Trump kept up the jabs Saturday in Waco, Texas, as he held his first campaign rally of the year.
“Man, he’s dropping like a rock,” Trump said of DeSantis. Using one of his derogatory nicknames for the Florida governor, the former president argued “they keep saying ‘DeSanctus’ could do well with farmers. I don’t think so. Based on polls, he’s not doing well with anything.”
However, with roughly 10 months to go until the start of the first nominating primaries and caucuses, it is still very early in the 2024 cycle, and the field is far from set. The race for the GOP presidential nomination is not a national contest, but rather a battle for delegates up for grabs in the individual states’ nominating contests.

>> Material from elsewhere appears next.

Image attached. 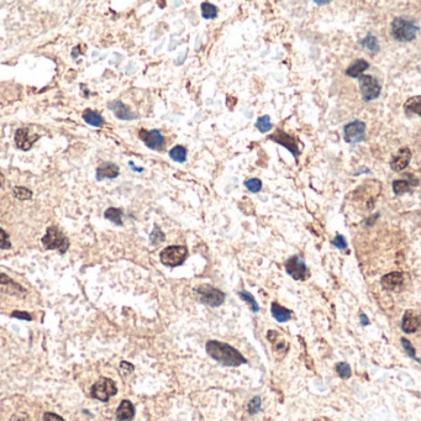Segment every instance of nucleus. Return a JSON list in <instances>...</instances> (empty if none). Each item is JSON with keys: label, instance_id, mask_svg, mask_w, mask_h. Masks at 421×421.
Returning <instances> with one entry per match:
<instances>
[{"label": "nucleus", "instance_id": "nucleus-1", "mask_svg": "<svg viewBox=\"0 0 421 421\" xmlns=\"http://www.w3.org/2000/svg\"><path fill=\"white\" fill-rule=\"evenodd\" d=\"M205 349L211 358L225 367H240L241 364L247 363V359L241 354V352L229 343L210 340L206 342Z\"/></svg>", "mask_w": 421, "mask_h": 421}, {"label": "nucleus", "instance_id": "nucleus-2", "mask_svg": "<svg viewBox=\"0 0 421 421\" xmlns=\"http://www.w3.org/2000/svg\"><path fill=\"white\" fill-rule=\"evenodd\" d=\"M419 26L414 20L405 17H398L390 25V34L398 42H411L416 37Z\"/></svg>", "mask_w": 421, "mask_h": 421}, {"label": "nucleus", "instance_id": "nucleus-3", "mask_svg": "<svg viewBox=\"0 0 421 421\" xmlns=\"http://www.w3.org/2000/svg\"><path fill=\"white\" fill-rule=\"evenodd\" d=\"M46 250H58L60 253H66L70 248V240L60 231L56 226H50L46 235L41 240Z\"/></svg>", "mask_w": 421, "mask_h": 421}, {"label": "nucleus", "instance_id": "nucleus-4", "mask_svg": "<svg viewBox=\"0 0 421 421\" xmlns=\"http://www.w3.org/2000/svg\"><path fill=\"white\" fill-rule=\"evenodd\" d=\"M194 294L198 298V300L211 306V308H218V306L222 305L225 301V293L221 292L218 288H214L209 284L197 287L194 289Z\"/></svg>", "mask_w": 421, "mask_h": 421}, {"label": "nucleus", "instance_id": "nucleus-5", "mask_svg": "<svg viewBox=\"0 0 421 421\" xmlns=\"http://www.w3.org/2000/svg\"><path fill=\"white\" fill-rule=\"evenodd\" d=\"M116 394H118V386H116L115 382L107 377L100 378L91 388L92 398L103 401V403H108L111 396L116 395Z\"/></svg>", "mask_w": 421, "mask_h": 421}, {"label": "nucleus", "instance_id": "nucleus-6", "mask_svg": "<svg viewBox=\"0 0 421 421\" xmlns=\"http://www.w3.org/2000/svg\"><path fill=\"white\" fill-rule=\"evenodd\" d=\"M188 257V250L185 246H168L161 252L160 258L162 264L169 268L182 266Z\"/></svg>", "mask_w": 421, "mask_h": 421}, {"label": "nucleus", "instance_id": "nucleus-7", "mask_svg": "<svg viewBox=\"0 0 421 421\" xmlns=\"http://www.w3.org/2000/svg\"><path fill=\"white\" fill-rule=\"evenodd\" d=\"M359 82V89H361L362 99L364 102H372V100L377 99L380 94V87L379 82L377 78L372 76H361L358 78Z\"/></svg>", "mask_w": 421, "mask_h": 421}, {"label": "nucleus", "instance_id": "nucleus-8", "mask_svg": "<svg viewBox=\"0 0 421 421\" xmlns=\"http://www.w3.org/2000/svg\"><path fill=\"white\" fill-rule=\"evenodd\" d=\"M366 124L363 121L354 120L343 126V140L347 144H358L364 140Z\"/></svg>", "mask_w": 421, "mask_h": 421}, {"label": "nucleus", "instance_id": "nucleus-9", "mask_svg": "<svg viewBox=\"0 0 421 421\" xmlns=\"http://www.w3.org/2000/svg\"><path fill=\"white\" fill-rule=\"evenodd\" d=\"M285 271L295 280H304L308 277V267L301 257L293 256L285 262Z\"/></svg>", "mask_w": 421, "mask_h": 421}, {"label": "nucleus", "instance_id": "nucleus-10", "mask_svg": "<svg viewBox=\"0 0 421 421\" xmlns=\"http://www.w3.org/2000/svg\"><path fill=\"white\" fill-rule=\"evenodd\" d=\"M139 136L151 150H162L165 147V137L158 130H140Z\"/></svg>", "mask_w": 421, "mask_h": 421}, {"label": "nucleus", "instance_id": "nucleus-11", "mask_svg": "<svg viewBox=\"0 0 421 421\" xmlns=\"http://www.w3.org/2000/svg\"><path fill=\"white\" fill-rule=\"evenodd\" d=\"M269 140L275 142V144L280 145V146L287 148V150L289 151V152H292L295 157H298L299 153H300V151H299L298 145H296V141L294 140V137L292 136V135L282 131V130H277L274 135L269 136Z\"/></svg>", "mask_w": 421, "mask_h": 421}, {"label": "nucleus", "instance_id": "nucleus-12", "mask_svg": "<svg viewBox=\"0 0 421 421\" xmlns=\"http://www.w3.org/2000/svg\"><path fill=\"white\" fill-rule=\"evenodd\" d=\"M40 139V135H30L29 132V129L23 128L19 129L15 132V144H17L18 148L23 151H29L33 145L35 144L37 140Z\"/></svg>", "mask_w": 421, "mask_h": 421}, {"label": "nucleus", "instance_id": "nucleus-13", "mask_svg": "<svg viewBox=\"0 0 421 421\" xmlns=\"http://www.w3.org/2000/svg\"><path fill=\"white\" fill-rule=\"evenodd\" d=\"M411 160V151L409 148H401L390 161V168L395 172L404 171Z\"/></svg>", "mask_w": 421, "mask_h": 421}, {"label": "nucleus", "instance_id": "nucleus-14", "mask_svg": "<svg viewBox=\"0 0 421 421\" xmlns=\"http://www.w3.org/2000/svg\"><path fill=\"white\" fill-rule=\"evenodd\" d=\"M135 416V406L130 400H123L118 406L115 417L118 421H131Z\"/></svg>", "mask_w": 421, "mask_h": 421}, {"label": "nucleus", "instance_id": "nucleus-15", "mask_svg": "<svg viewBox=\"0 0 421 421\" xmlns=\"http://www.w3.org/2000/svg\"><path fill=\"white\" fill-rule=\"evenodd\" d=\"M109 108L115 114V116L118 119H121V120H134V119L137 118V115H135L131 110L126 107L125 104L120 102V100H115V102L110 103Z\"/></svg>", "mask_w": 421, "mask_h": 421}, {"label": "nucleus", "instance_id": "nucleus-16", "mask_svg": "<svg viewBox=\"0 0 421 421\" xmlns=\"http://www.w3.org/2000/svg\"><path fill=\"white\" fill-rule=\"evenodd\" d=\"M119 176V167L114 163L105 162L100 165L97 169V181H103V179H114Z\"/></svg>", "mask_w": 421, "mask_h": 421}, {"label": "nucleus", "instance_id": "nucleus-17", "mask_svg": "<svg viewBox=\"0 0 421 421\" xmlns=\"http://www.w3.org/2000/svg\"><path fill=\"white\" fill-rule=\"evenodd\" d=\"M380 283H382L383 288L386 290L395 289V288L400 287L401 283H403V273H400V272H391V273L383 275Z\"/></svg>", "mask_w": 421, "mask_h": 421}, {"label": "nucleus", "instance_id": "nucleus-18", "mask_svg": "<svg viewBox=\"0 0 421 421\" xmlns=\"http://www.w3.org/2000/svg\"><path fill=\"white\" fill-rule=\"evenodd\" d=\"M420 327V320L419 316L411 314L410 311H406L404 314L403 320H401V329L405 333H412L416 332Z\"/></svg>", "mask_w": 421, "mask_h": 421}, {"label": "nucleus", "instance_id": "nucleus-19", "mask_svg": "<svg viewBox=\"0 0 421 421\" xmlns=\"http://www.w3.org/2000/svg\"><path fill=\"white\" fill-rule=\"evenodd\" d=\"M369 68V63L364 60H357L352 63L351 66L346 70V76L351 77V78H359L361 74Z\"/></svg>", "mask_w": 421, "mask_h": 421}, {"label": "nucleus", "instance_id": "nucleus-20", "mask_svg": "<svg viewBox=\"0 0 421 421\" xmlns=\"http://www.w3.org/2000/svg\"><path fill=\"white\" fill-rule=\"evenodd\" d=\"M271 312L278 322H287L292 319V311L288 310L284 306L279 305L278 303H272Z\"/></svg>", "mask_w": 421, "mask_h": 421}, {"label": "nucleus", "instance_id": "nucleus-21", "mask_svg": "<svg viewBox=\"0 0 421 421\" xmlns=\"http://www.w3.org/2000/svg\"><path fill=\"white\" fill-rule=\"evenodd\" d=\"M83 119L87 124H89V125H92V126H95V128L103 126V124H104V119L102 118V115L98 114L97 111L91 110V109L84 111Z\"/></svg>", "mask_w": 421, "mask_h": 421}, {"label": "nucleus", "instance_id": "nucleus-22", "mask_svg": "<svg viewBox=\"0 0 421 421\" xmlns=\"http://www.w3.org/2000/svg\"><path fill=\"white\" fill-rule=\"evenodd\" d=\"M420 105H421V97L416 95L414 98H410L404 105V110L406 114H415V115H420Z\"/></svg>", "mask_w": 421, "mask_h": 421}, {"label": "nucleus", "instance_id": "nucleus-23", "mask_svg": "<svg viewBox=\"0 0 421 421\" xmlns=\"http://www.w3.org/2000/svg\"><path fill=\"white\" fill-rule=\"evenodd\" d=\"M104 218L110 220L111 222H114L115 225H119V226L123 225V211L118 208L107 209L104 213Z\"/></svg>", "mask_w": 421, "mask_h": 421}, {"label": "nucleus", "instance_id": "nucleus-24", "mask_svg": "<svg viewBox=\"0 0 421 421\" xmlns=\"http://www.w3.org/2000/svg\"><path fill=\"white\" fill-rule=\"evenodd\" d=\"M169 157H171L174 162H185V160H187V148L184 146H181V145L174 146L169 151Z\"/></svg>", "mask_w": 421, "mask_h": 421}, {"label": "nucleus", "instance_id": "nucleus-25", "mask_svg": "<svg viewBox=\"0 0 421 421\" xmlns=\"http://www.w3.org/2000/svg\"><path fill=\"white\" fill-rule=\"evenodd\" d=\"M358 44L361 45V46L366 47V49H368L369 51H372V52H377L378 50H379L377 37L373 36L372 34H368V35L364 37L363 40H359Z\"/></svg>", "mask_w": 421, "mask_h": 421}, {"label": "nucleus", "instance_id": "nucleus-26", "mask_svg": "<svg viewBox=\"0 0 421 421\" xmlns=\"http://www.w3.org/2000/svg\"><path fill=\"white\" fill-rule=\"evenodd\" d=\"M256 128L259 132H262V134H266V132L271 131L273 126H272L271 118H269V115H263V116H261V118L257 119Z\"/></svg>", "mask_w": 421, "mask_h": 421}, {"label": "nucleus", "instance_id": "nucleus-27", "mask_svg": "<svg viewBox=\"0 0 421 421\" xmlns=\"http://www.w3.org/2000/svg\"><path fill=\"white\" fill-rule=\"evenodd\" d=\"M238 296H240V298L242 299V300H245L246 303H247L248 305H250L251 310L255 311V312L259 311V305H258V303H257V301H256V299L253 298L252 294L248 293V292H246V290H241V292H238Z\"/></svg>", "mask_w": 421, "mask_h": 421}, {"label": "nucleus", "instance_id": "nucleus-28", "mask_svg": "<svg viewBox=\"0 0 421 421\" xmlns=\"http://www.w3.org/2000/svg\"><path fill=\"white\" fill-rule=\"evenodd\" d=\"M202 15L204 19H214L218 15V8L211 3H203L202 4Z\"/></svg>", "mask_w": 421, "mask_h": 421}, {"label": "nucleus", "instance_id": "nucleus-29", "mask_svg": "<svg viewBox=\"0 0 421 421\" xmlns=\"http://www.w3.org/2000/svg\"><path fill=\"white\" fill-rule=\"evenodd\" d=\"M410 183L407 181H404V179H396V181L393 182V192L395 193L396 195H401L404 193L410 192Z\"/></svg>", "mask_w": 421, "mask_h": 421}, {"label": "nucleus", "instance_id": "nucleus-30", "mask_svg": "<svg viewBox=\"0 0 421 421\" xmlns=\"http://www.w3.org/2000/svg\"><path fill=\"white\" fill-rule=\"evenodd\" d=\"M165 238H166V236H165V234H163L162 230H161L160 227L157 226V225H155L152 232L150 234L151 245H153V246L160 245V243H162L163 241H165Z\"/></svg>", "mask_w": 421, "mask_h": 421}, {"label": "nucleus", "instance_id": "nucleus-31", "mask_svg": "<svg viewBox=\"0 0 421 421\" xmlns=\"http://www.w3.org/2000/svg\"><path fill=\"white\" fill-rule=\"evenodd\" d=\"M13 194L19 200H29L33 198V192L25 187H14Z\"/></svg>", "mask_w": 421, "mask_h": 421}, {"label": "nucleus", "instance_id": "nucleus-32", "mask_svg": "<svg viewBox=\"0 0 421 421\" xmlns=\"http://www.w3.org/2000/svg\"><path fill=\"white\" fill-rule=\"evenodd\" d=\"M262 410V400L258 395L253 396L250 401H248L247 405V411L250 415H256L258 414Z\"/></svg>", "mask_w": 421, "mask_h": 421}, {"label": "nucleus", "instance_id": "nucleus-33", "mask_svg": "<svg viewBox=\"0 0 421 421\" xmlns=\"http://www.w3.org/2000/svg\"><path fill=\"white\" fill-rule=\"evenodd\" d=\"M0 284L2 285H10V287L14 288L15 290H17L18 293H25L26 290L24 289L21 285H19L18 283H15L14 280L12 279V278L9 277V275H7L5 273H0Z\"/></svg>", "mask_w": 421, "mask_h": 421}, {"label": "nucleus", "instance_id": "nucleus-34", "mask_svg": "<svg viewBox=\"0 0 421 421\" xmlns=\"http://www.w3.org/2000/svg\"><path fill=\"white\" fill-rule=\"evenodd\" d=\"M336 372L341 378H349L351 377V367L346 362H340L336 364Z\"/></svg>", "mask_w": 421, "mask_h": 421}, {"label": "nucleus", "instance_id": "nucleus-35", "mask_svg": "<svg viewBox=\"0 0 421 421\" xmlns=\"http://www.w3.org/2000/svg\"><path fill=\"white\" fill-rule=\"evenodd\" d=\"M245 187L251 193H258L262 189V182L258 178H250L245 182Z\"/></svg>", "mask_w": 421, "mask_h": 421}, {"label": "nucleus", "instance_id": "nucleus-36", "mask_svg": "<svg viewBox=\"0 0 421 421\" xmlns=\"http://www.w3.org/2000/svg\"><path fill=\"white\" fill-rule=\"evenodd\" d=\"M400 342H401V345H403L404 351L407 353V356L411 357V358L415 359L416 362H420V359L417 358L416 354H415V348H414V346L411 345V342H410V341H407L406 338H404V337L401 338Z\"/></svg>", "mask_w": 421, "mask_h": 421}, {"label": "nucleus", "instance_id": "nucleus-37", "mask_svg": "<svg viewBox=\"0 0 421 421\" xmlns=\"http://www.w3.org/2000/svg\"><path fill=\"white\" fill-rule=\"evenodd\" d=\"M12 248V242L9 241V235L7 231L0 229V250H9Z\"/></svg>", "mask_w": 421, "mask_h": 421}, {"label": "nucleus", "instance_id": "nucleus-38", "mask_svg": "<svg viewBox=\"0 0 421 421\" xmlns=\"http://www.w3.org/2000/svg\"><path fill=\"white\" fill-rule=\"evenodd\" d=\"M331 243H332L335 247H337L338 250H345V248L347 247V242H346L345 237H343L342 235H340V234L336 235L335 238L331 241Z\"/></svg>", "mask_w": 421, "mask_h": 421}, {"label": "nucleus", "instance_id": "nucleus-39", "mask_svg": "<svg viewBox=\"0 0 421 421\" xmlns=\"http://www.w3.org/2000/svg\"><path fill=\"white\" fill-rule=\"evenodd\" d=\"M134 369H135L134 364L129 363V362H126V361H123L120 363V368H119V372H120L121 374L124 375V377H126V375H129L130 373L134 372Z\"/></svg>", "mask_w": 421, "mask_h": 421}, {"label": "nucleus", "instance_id": "nucleus-40", "mask_svg": "<svg viewBox=\"0 0 421 421\" xmlns=\"http://www.w3.org/2000/svg\"><path fill=\"white\" fill-rule=\"evenodd\" d=\"M12 317H14V319H19V320H26V321H31V320H33V316H31L29 312L19 311V310L13 311Z\"/></svg>", "mask_w": 421, "mask_h": 421}, {"label": "nucleus", "instance_id": "nucleus-41", "mask_svg": "<svg viewBox=\"0 0 421 421\" xmlns=\"http://www.w3.org/2000/svg\"><path fill=\"white\" fill-rule=\"evenodd\" d=\"M42 419H44V421H66L62 416H60V415L55 414V412H50V411L45 412Z\"/></svg>", "mask_w": 421, "mask_h": 421}, {"label": "nucleus", "instance_id": "nucleus-42", "mask_svg": "<svg viewBox=\"0 0 421 421\" xmlns=\"http://www.w3.org/2000/svg\"><path fill=\"white\" fill-rule=\"evenodd\" d=\"M359 317H361V324L363 325V326H368V325H369V320H368L366 314H361V316Z\"/></svg>", "mask_w": 421, "mask_h": 421}, {"label": "nucleus", "instance_id": "nucleus-43", "mask_svg": "<svg viewBox=\"0 0 421 421\" xmlns=\"http://www.w3.org/2000/svg\"><path fill=\"white\" fill-rule=\"evenodd\" d=\"M129 165H130V167H131L132 169H134L135 172H142V171H144V168H137V167H135L134 163H132V162H130Z\"/></svg>", "mask_w": 421, "mask_h": 421}, {"label": "nucleus", "instance_id": "nucleus-44", "mask_svg": "<svg viewBox=\"0 0 421 421\" xmlns=\"http://www.w3.org/2000/svg\"><path fill=\"white\" fill-rule=\"evenodd\" d=\"M359 172H367V173H369V172H370V171H369V169H368V168H366V167H363V168H359V169H358V171H357V172H356V174H354V176H357V174H358V173H359Z\"/></svg>", "mask_w": 421, "mask_h": 421}, {"label": "nucleus", "instance_id": "nucleus-45", "mask_svg": "<svg viewBox=\"0 0 421 421\" xmlns=\"http://www.w3.org/2000/svg\"><path fill=\"white\" fill-rule=\"evenodd\" d=\"M330 2H315V4H317V5H325V4H329Z\"/></svg>", "mask_w": 421, "mask_h": 421}]
</instances>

Polls in the early voting states have been all over the map. DeSantis topped Trump by 12 points in a public opinion survey by the University of New Hampshire in late January, in the state that holds the first primary and second overall contest in the GOP nominating calendar. However, Trump held a massive lead over DeSantis in the Granite State according to a more recent survey from Emerson College.
New surveys from a leading Republican polling firm – Public Opinion Strategies – that were conducted the past two weeks suggested Trump up by the lower double digits in a crowded field in New Hampshire and tied with DeSantis in Iowa, the state that kicks off the GOP’s caucus and primary schedule.